Reading text –
#####
Conoidea is a superfamily of predatory sea snails, marine gastropod mollusks within the suborder Hypsogastropoda. This superfamily is a very large group of marine mollusks, estimated at about 340 recent valid genera and subgenera, and considered by one authority to contain 4,000 named living species (Puillandre et al. 2008).[2] This superfamily includes the turrids, the terebras (also known as auger snails or auger shells) and the cones or cone snails.[2] The phylogenetic relationships within this superfamily are poorly established. Several families (especially the Turridae), subfamilies and genera are thought to be polyphyletic.[2]

In contrast to Puillandre's estimate, Bandyopadhyay et al. (2008)[3] estimated that the superfamily Conoidea contains about 10,000 species. Tucker (2004) even speaks of 11,350 species in the group of taxa commonly referred to as turrids.[4] 3000 recent taxa are potentially valid species. Little more than half of the known taxa are fossil species. Many species are little known and need more investigation to find their exact systematic place.[4]

The superfamily is known for its toxoglossan radula, which is used to inject powerful neurotoxins into its prey; within the superfamily there are four somewhat different varieties of radula. [5]

The radula types [6] are as follows:

  • Type 1 Drilliidae type: five teeth in each row with comb-like lateral teeth and flat-pointed marginal teeth
  • Type 2 Turridae type: two or three teeth in a row with the marginal teeth being of the duplex or wishbone form.
  • Type 3 Pseudomelatomidae type: two or three teeth in a row with curved and solid marginal teeth.
  • Type 4 hypodermic type: two hollow, enrolled, marginal teeth in each row with an absent or reduced radular membrane.

In 2009, a proposed new classification of this superfamily was published by John K. Tucker and Manuel J. Tenorio. In 2011, a new classification of this superfamily was published by Bouchet et al. Both classifications were based upon cladistical analyses and included modern taxonomic molecular phylogeny studies.
#####
Saved entries –

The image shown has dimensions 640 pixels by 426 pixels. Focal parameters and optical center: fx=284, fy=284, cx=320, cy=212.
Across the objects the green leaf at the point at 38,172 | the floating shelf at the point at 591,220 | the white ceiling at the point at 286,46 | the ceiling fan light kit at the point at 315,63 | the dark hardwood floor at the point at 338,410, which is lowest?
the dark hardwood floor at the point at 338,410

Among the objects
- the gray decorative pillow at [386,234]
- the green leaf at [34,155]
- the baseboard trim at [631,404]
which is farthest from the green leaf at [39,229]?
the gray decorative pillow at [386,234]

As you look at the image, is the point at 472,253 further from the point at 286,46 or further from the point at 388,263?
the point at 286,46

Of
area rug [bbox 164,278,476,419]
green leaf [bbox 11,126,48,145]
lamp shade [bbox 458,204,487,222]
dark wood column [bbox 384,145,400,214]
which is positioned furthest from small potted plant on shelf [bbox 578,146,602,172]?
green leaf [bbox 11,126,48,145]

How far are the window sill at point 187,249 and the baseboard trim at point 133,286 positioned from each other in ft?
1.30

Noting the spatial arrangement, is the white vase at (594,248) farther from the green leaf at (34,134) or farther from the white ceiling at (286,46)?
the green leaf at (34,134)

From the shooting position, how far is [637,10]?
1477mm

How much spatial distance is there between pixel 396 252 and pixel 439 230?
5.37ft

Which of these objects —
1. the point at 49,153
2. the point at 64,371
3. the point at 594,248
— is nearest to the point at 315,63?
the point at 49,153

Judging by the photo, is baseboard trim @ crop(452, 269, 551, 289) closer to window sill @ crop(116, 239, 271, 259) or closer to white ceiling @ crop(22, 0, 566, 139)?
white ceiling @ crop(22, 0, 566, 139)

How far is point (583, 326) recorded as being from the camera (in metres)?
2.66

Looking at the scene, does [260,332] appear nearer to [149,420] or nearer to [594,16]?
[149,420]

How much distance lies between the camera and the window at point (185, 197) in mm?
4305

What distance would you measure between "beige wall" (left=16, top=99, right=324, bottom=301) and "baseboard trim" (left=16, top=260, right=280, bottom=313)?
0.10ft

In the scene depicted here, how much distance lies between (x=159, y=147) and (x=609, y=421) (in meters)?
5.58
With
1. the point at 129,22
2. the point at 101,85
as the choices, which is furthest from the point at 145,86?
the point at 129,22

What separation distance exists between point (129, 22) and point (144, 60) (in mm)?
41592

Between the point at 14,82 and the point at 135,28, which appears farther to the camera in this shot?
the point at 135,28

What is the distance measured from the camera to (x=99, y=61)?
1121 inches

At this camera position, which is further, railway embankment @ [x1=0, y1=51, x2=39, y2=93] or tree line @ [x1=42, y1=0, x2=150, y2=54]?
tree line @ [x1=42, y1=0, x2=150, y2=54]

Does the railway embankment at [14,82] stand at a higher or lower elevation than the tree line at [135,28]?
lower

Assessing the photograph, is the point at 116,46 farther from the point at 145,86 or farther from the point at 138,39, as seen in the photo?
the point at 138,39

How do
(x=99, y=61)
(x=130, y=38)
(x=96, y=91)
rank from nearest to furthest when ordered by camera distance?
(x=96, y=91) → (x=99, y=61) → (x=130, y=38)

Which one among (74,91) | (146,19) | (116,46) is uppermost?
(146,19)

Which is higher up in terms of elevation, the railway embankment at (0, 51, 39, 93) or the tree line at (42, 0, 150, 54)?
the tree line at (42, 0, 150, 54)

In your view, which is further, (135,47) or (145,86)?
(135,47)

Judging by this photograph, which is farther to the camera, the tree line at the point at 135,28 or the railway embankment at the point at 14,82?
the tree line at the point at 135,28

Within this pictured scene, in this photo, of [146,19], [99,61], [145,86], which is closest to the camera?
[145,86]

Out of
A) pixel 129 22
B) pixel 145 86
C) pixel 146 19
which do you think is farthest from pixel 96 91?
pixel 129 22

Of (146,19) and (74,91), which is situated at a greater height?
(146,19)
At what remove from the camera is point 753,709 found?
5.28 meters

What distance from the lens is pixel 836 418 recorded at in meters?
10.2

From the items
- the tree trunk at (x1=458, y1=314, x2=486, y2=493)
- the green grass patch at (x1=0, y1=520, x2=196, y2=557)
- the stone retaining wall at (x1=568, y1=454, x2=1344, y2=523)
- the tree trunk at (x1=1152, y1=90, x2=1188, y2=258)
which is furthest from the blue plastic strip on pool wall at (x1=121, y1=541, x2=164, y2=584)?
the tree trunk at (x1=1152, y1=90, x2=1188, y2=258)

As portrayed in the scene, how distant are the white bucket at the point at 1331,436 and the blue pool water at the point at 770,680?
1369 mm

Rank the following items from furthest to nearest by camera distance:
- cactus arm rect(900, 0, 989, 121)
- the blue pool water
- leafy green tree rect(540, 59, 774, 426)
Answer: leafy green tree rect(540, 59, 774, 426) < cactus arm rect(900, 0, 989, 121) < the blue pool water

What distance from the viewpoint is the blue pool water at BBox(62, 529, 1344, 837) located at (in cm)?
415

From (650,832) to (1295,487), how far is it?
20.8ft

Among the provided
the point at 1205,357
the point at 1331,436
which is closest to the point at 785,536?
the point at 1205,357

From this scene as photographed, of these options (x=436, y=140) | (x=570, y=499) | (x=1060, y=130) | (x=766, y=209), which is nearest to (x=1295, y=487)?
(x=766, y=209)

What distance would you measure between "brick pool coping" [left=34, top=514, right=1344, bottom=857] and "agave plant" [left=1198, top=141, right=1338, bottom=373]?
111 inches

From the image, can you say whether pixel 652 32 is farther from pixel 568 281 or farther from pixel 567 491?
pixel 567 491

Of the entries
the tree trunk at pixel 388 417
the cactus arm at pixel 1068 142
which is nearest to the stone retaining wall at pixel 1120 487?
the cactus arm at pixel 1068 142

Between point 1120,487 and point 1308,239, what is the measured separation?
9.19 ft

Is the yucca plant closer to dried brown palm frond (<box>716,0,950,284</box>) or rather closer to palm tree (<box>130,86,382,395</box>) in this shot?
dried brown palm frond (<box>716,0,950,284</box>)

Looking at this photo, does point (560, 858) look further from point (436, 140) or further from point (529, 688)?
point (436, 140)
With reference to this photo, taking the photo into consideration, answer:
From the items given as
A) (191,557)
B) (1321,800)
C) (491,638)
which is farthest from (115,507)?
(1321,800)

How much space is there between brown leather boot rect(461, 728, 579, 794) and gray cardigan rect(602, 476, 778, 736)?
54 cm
#####
Using the information –
**a.** Quote the passage on Conoidea, starting at "The superfamily is" and ending at "reduced radular membrane.".
**b.** Answer these questions from the passage on Conoidea:
(i) How many species did Bandyopadhyay et al. (2008) estimate the superfamily contains?
(ii) Which family gives its name to the Type 3 radula?
(iii) In what year did Bouchet et al. publish a new classification of the superfamily?

Results for each task –
**a.**
The superfamily is known for its toxoglossan radula, which is used to inject powerful neurotoxins into its prey; within the superfamily there are four somewhat different varieties of radula. [5]

The radula types [6] are as follows:

  • Type 1 Drilliidae type: five teeth in each row with comb-like lateral teeth and flat-pointed marginal teeth
  • Type 2 Turridae type: two or three teeth in a row with the marginal teeth being of the duplex or wishbone form.
  • Type 3 Pseudomelatomidae type: two or three teeth in a row with curved and solid marginal teeth.
  • Type 4 hypodermic type: two hollow, enrolled, marginal teeth in each row with an absent or reduced radular membrane.

**b.**
(i) About 10,000 species.
(ii) Pseudomelatomidae.
(iii) 2011.